TASK TO CARRY OUT: Please gather every line of the listing that contains the word "dark", where uppercase and lowercase count as different.

Start of EXERCISE MATERIAL

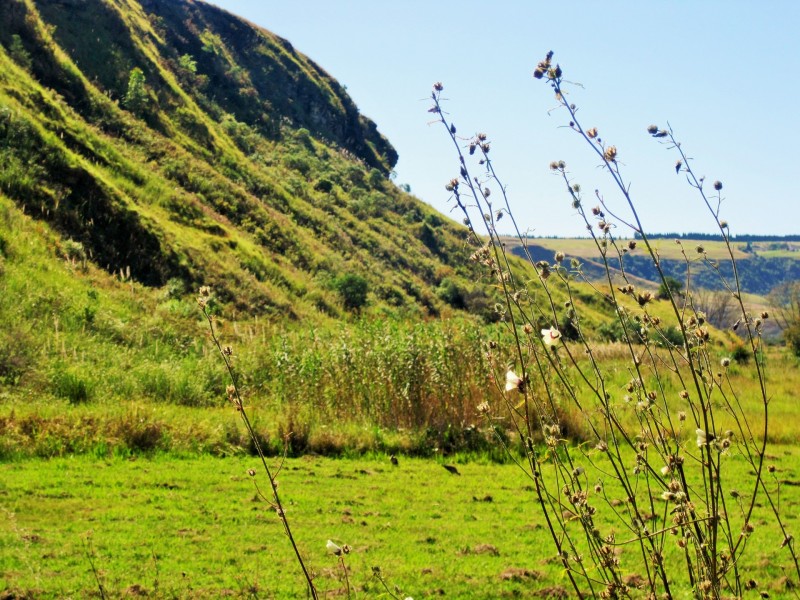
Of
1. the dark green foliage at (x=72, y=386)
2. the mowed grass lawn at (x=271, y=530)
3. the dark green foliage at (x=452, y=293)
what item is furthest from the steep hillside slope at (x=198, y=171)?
the mowed grass lawn at (x=271, y=530)

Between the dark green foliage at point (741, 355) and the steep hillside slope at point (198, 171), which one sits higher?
the steep hillside slope at point (198, 171)

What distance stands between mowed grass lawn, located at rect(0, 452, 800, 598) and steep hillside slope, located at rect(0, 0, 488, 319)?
11.5 metres

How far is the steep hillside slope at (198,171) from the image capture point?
71.6 ft

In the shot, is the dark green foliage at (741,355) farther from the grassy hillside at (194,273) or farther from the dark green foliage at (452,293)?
the dark green foliage at (452,293)

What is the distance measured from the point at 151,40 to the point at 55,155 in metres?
29.1

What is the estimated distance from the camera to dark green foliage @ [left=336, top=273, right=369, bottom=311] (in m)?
31.4

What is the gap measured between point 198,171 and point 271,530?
91.4 feet

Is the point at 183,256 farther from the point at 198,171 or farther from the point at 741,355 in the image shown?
the point at 741,355

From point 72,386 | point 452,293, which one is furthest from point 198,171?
point 72,386

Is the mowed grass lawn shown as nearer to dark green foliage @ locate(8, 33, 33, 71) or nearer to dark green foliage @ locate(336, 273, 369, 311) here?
dark green foliage @ locate(336, 273, 369, 311)

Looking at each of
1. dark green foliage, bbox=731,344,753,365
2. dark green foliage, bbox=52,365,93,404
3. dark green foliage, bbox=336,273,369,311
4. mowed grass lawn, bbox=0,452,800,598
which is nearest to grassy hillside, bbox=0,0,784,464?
dark green foliage, bbox=52,365,93,404

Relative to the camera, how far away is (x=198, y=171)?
3244cm

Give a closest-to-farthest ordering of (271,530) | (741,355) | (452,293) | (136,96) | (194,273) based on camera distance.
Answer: (271,530) → (194,273) → (741,355) → (136,96) → (452,293)

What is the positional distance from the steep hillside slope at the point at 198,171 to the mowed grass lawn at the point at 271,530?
11.5 m
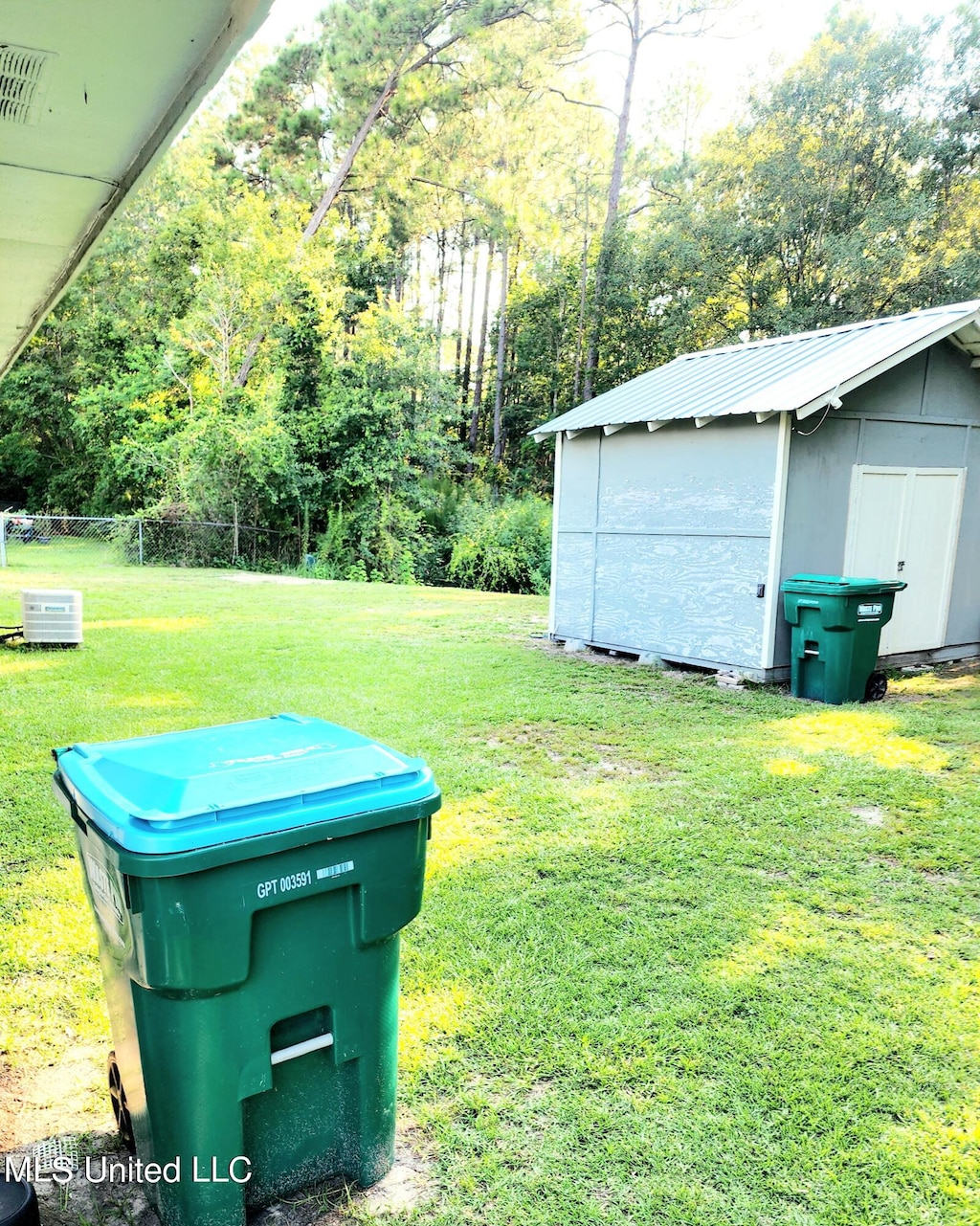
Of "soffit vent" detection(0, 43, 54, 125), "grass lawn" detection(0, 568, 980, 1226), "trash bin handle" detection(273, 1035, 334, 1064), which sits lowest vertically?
"grass lawn" detection(0, 568, 980, 1226)

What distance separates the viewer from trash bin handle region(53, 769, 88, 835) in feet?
5.66

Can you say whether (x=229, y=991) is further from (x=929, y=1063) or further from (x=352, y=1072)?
(x=929, y=1063)

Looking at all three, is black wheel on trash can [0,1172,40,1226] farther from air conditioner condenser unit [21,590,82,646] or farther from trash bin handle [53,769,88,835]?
air conditioner condenser unit [21,590,82,646]

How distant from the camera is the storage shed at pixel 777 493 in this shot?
286 inches

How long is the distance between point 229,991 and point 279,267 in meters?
21.2

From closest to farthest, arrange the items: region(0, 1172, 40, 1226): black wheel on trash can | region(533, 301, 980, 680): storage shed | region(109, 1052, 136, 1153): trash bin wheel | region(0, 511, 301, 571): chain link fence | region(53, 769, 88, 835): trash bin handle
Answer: region(0, 1172, 40, 1226): black wheel on trash can < region(53, 769, 88, 835): trash bin handle < region(109, 1052, 136, 1153): trash bin wheel < region(533, 301, 980, 680): storage shed < region(0, 511, 301, 571): chain link fence

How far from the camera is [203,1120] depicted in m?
1.57

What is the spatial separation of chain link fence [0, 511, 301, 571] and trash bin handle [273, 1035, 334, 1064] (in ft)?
58.5

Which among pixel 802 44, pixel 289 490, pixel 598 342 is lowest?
pixel 289 490

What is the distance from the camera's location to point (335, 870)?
64.1 inches

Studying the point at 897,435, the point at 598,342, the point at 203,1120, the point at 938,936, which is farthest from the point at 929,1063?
the point at 598,342

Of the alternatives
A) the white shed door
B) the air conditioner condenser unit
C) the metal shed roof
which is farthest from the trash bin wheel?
the white shed door

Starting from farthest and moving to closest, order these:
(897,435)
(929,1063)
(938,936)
A: (897,435) → (938,936) → (929,1063)

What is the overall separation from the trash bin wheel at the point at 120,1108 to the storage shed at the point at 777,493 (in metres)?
6.35
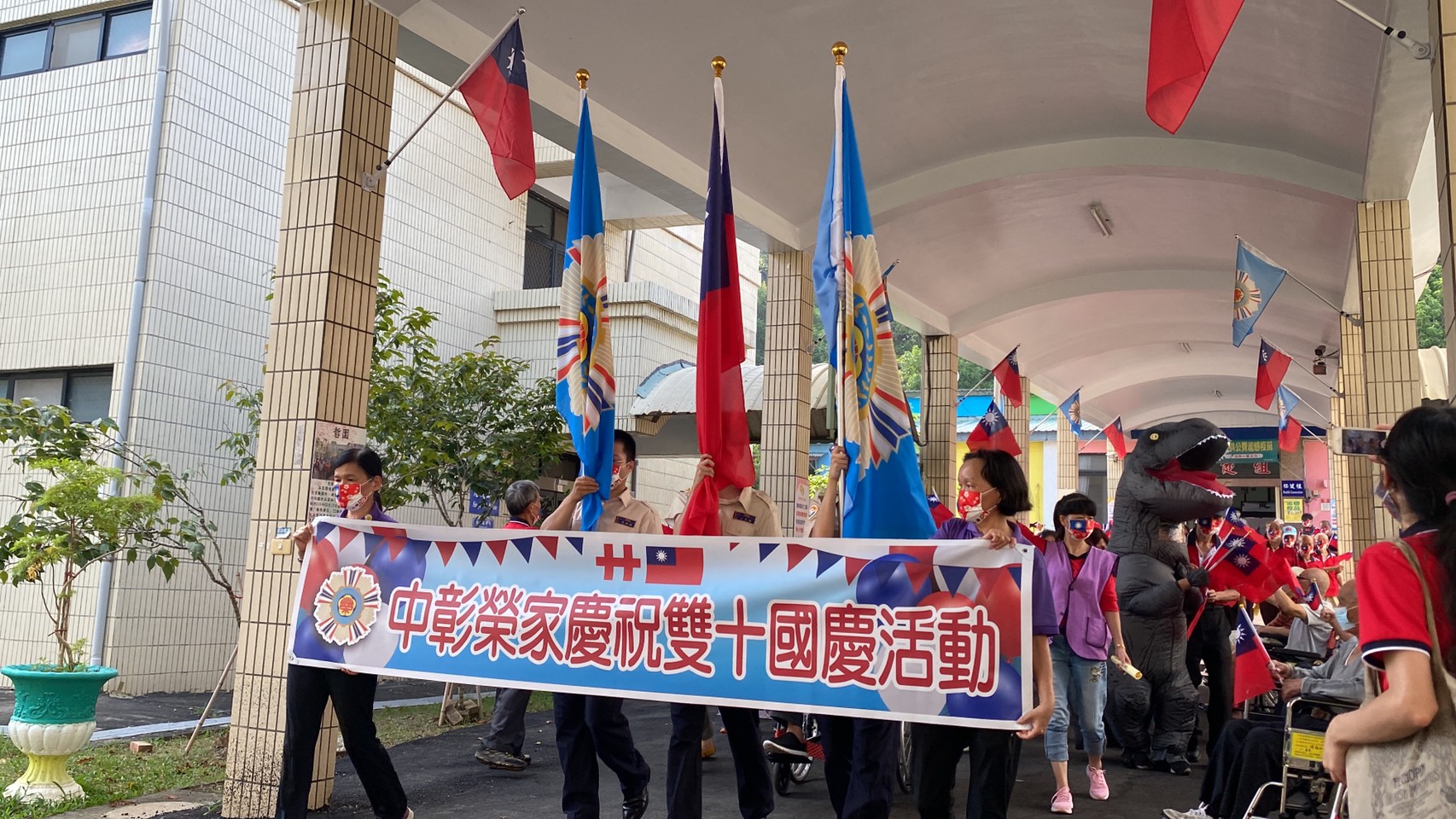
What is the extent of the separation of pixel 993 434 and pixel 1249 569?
6920mm

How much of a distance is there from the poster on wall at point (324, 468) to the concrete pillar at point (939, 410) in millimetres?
9787

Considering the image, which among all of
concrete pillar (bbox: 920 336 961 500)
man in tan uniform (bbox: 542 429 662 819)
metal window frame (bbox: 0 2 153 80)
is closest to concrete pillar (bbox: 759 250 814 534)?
concrete pillar (bbox: 920 336 961 500)

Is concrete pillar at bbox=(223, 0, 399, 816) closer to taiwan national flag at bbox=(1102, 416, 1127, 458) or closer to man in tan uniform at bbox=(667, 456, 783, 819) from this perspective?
man in tan uniform at bbox=(667, 456, 783, 819)

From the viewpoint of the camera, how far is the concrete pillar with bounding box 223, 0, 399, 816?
5.64 meters

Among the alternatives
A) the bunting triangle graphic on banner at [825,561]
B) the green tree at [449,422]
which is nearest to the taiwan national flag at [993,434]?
the green tree at [449,422]

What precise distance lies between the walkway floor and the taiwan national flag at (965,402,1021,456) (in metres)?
6.02

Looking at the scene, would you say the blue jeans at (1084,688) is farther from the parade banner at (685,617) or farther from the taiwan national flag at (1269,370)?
the taiwan national flag at (1269,370)

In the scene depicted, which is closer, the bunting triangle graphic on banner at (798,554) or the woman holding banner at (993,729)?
the woman holding banner at (993,729)

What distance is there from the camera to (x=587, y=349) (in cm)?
532

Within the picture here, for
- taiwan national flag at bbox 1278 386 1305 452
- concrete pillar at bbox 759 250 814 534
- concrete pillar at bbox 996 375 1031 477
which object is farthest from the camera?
concrete pillar at bbox 996 375 1031 477

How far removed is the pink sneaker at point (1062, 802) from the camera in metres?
6.06

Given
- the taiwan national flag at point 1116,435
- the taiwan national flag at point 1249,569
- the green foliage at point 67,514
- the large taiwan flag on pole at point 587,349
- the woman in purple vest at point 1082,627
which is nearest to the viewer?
the large taiwan flag on pole at point 587,349

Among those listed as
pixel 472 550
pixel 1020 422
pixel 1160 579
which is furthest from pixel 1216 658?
pixel 1020 422

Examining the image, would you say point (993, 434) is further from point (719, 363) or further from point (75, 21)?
point (75, 21)
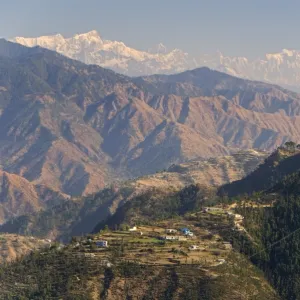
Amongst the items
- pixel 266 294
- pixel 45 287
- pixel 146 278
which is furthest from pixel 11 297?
pixel 266 294

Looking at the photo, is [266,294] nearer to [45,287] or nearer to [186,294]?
[186,294]

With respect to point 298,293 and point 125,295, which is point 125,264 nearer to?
point 125,295

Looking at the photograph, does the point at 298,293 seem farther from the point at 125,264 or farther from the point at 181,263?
the point at 125,264

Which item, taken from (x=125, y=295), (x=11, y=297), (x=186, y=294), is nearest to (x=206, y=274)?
(x=186, y=294)

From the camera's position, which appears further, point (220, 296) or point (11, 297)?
point (11, 297)

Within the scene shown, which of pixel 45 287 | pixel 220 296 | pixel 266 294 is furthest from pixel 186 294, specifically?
pixel 45 287

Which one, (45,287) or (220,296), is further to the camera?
(45,287)

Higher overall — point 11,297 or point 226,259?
point 226,259
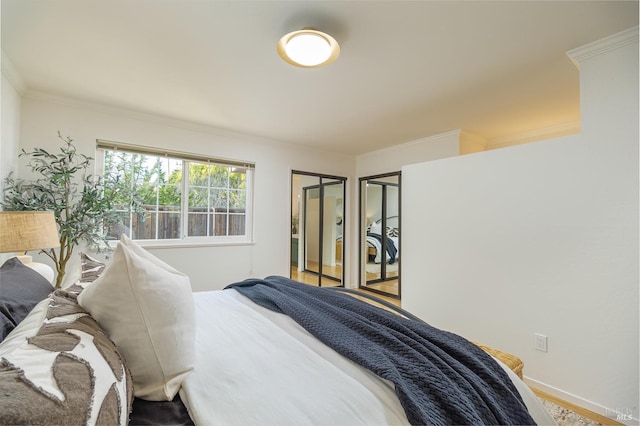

End of EXERCISE MATERIAL

THE COMPLETED TASK:
1. the dark green foliage at (x=72, y=386)
3. the dark green foliage at (x=452, y=293)
Between the dark green foliage at point (741, 355) and the steep hillside slope at point (198, 171), which one sits higher?
In the shot, is the dark green foliage at (741,355) farther from the grassy hillside at (194,273) or farther from the dark green foliage at (452,293)?
the dark green foliage at (452,293)
What is the estimated distance from the camera to dark green foliage @ [left=336, top=273, right=369, bottom=311] (in m)?
Is the mowed grass lawn shown as nearer to dark green foliage @ locate(8, 33, 33, 71) or nearer to dark green foliage @ locate(336, 273, 369, 311) here?
dark green foliage @ locate(336, 273, 369, 311)
1. dark green foliage, bbox=731,344,753,365
2. dark green foliage, bbox=52,365,93,404
3. dark green foliage, bbox=336,273,369,311
dark green foliage, bbox=52,365,93,404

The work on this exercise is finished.